Player defections became an annual problem. Some recruits didn’t pan out; others simply wanted to play somewhere else. Romar pursued some big-time recruits and just missed — Terrence Jones, Aaron Gordon and Jabari Bird among them — and would have signed zero players in 2012 if not for the late addition of junior-college transfer Mark McLaughlin, who subsequently left the program without ever playing a game.

Futility on the recruiting trail triggered a shift in Romar’s philosophy. He decided he was done chasing hat ceremonies, and instead began focusing on players who would be willing to commit earlier and sign in November. This strategy led to a highly-rated class in 2015 (with Murray and Chriss) and the signing of Fultz, the most coveted recruit they’d ever had. But Murray and Chriss gutted the class by going pro after one season, there weren’t any veterans around to fill the gaps, and …

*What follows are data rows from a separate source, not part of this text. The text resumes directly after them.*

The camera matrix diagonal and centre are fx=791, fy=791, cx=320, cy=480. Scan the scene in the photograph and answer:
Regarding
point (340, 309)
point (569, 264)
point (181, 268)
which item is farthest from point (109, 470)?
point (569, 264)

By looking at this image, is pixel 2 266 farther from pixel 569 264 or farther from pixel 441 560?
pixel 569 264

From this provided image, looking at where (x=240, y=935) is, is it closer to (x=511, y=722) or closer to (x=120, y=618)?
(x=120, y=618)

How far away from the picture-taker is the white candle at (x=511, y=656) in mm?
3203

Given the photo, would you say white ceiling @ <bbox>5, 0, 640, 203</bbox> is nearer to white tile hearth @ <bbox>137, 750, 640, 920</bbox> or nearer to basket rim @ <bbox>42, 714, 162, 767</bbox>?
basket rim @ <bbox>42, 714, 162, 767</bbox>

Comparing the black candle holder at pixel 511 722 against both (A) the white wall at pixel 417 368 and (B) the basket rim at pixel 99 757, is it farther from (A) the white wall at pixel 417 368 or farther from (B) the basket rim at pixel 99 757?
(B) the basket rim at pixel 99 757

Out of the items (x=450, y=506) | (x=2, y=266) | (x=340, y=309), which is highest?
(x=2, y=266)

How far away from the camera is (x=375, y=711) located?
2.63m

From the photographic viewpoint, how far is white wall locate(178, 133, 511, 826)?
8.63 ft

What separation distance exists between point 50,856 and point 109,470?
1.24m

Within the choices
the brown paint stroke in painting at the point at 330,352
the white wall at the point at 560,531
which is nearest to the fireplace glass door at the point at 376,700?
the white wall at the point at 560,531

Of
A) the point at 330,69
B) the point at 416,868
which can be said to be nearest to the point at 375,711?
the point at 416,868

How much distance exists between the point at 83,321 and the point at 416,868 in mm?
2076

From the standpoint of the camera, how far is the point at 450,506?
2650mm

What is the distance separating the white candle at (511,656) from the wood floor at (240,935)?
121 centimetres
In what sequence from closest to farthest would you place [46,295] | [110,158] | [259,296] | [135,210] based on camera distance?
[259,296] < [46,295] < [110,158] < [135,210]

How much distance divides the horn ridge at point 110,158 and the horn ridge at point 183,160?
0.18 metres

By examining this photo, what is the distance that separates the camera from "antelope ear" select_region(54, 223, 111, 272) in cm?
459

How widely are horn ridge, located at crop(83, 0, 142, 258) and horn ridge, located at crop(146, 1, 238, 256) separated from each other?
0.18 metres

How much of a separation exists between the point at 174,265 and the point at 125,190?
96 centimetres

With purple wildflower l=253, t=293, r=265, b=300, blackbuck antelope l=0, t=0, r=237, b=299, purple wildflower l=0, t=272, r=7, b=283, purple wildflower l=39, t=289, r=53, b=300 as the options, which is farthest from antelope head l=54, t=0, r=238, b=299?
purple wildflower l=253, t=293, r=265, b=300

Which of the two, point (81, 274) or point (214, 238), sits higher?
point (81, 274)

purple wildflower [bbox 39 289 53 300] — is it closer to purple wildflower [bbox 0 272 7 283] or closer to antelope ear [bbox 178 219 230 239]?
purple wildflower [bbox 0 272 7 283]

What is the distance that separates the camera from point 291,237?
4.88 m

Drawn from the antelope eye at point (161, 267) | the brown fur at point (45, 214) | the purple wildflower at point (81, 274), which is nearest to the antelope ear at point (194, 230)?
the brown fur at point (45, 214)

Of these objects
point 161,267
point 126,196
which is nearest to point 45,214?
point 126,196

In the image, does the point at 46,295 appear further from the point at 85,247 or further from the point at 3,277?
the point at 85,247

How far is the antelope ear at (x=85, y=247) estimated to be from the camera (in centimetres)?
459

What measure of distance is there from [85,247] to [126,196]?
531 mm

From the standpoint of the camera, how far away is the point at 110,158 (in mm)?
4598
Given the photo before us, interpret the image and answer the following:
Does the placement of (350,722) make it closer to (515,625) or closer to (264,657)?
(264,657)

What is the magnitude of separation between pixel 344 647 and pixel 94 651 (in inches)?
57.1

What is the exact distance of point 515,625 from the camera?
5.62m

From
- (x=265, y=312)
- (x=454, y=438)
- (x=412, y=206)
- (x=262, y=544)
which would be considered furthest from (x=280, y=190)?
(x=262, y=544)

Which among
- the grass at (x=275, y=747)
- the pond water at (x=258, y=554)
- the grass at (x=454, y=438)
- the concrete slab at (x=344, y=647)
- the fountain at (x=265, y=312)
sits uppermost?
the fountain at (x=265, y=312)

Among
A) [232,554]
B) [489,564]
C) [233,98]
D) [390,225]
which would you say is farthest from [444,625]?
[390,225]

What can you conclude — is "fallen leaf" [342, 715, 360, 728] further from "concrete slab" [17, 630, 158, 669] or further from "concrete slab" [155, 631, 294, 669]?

And so the 2016-17 season happened. Fultz was outstanding, but the Huskies did little right otherwise. They often lacked energy and seemed unprepared, particularly defensively. Fultz missed six games due to injury. A roster of mostly sophomores struggled to adapt to new roles with greater responsibilities. The Huskies ended the season on a 13-game losing streak and with a program-worst league record of 2-16.

There was reason to believe next season could have been much better, given Porter’s once-in-a-generation skills, the potential of the rest of the recruiting class and the number of returning players — David Crisp, Matisse Thybulle, Noah Dickerson — who will, at last, be upperclassmen. Romar often pointed to this arrangement as evidence that his program was trending in the right direction — after he had to “hit the reset button” two years ago, to use his words — despite its humiliating record.

But that record simply became too much for UW administrators to bear, the glory days too far in the rearview, the Huskies failing for too long to meet the standard Romar helped establish.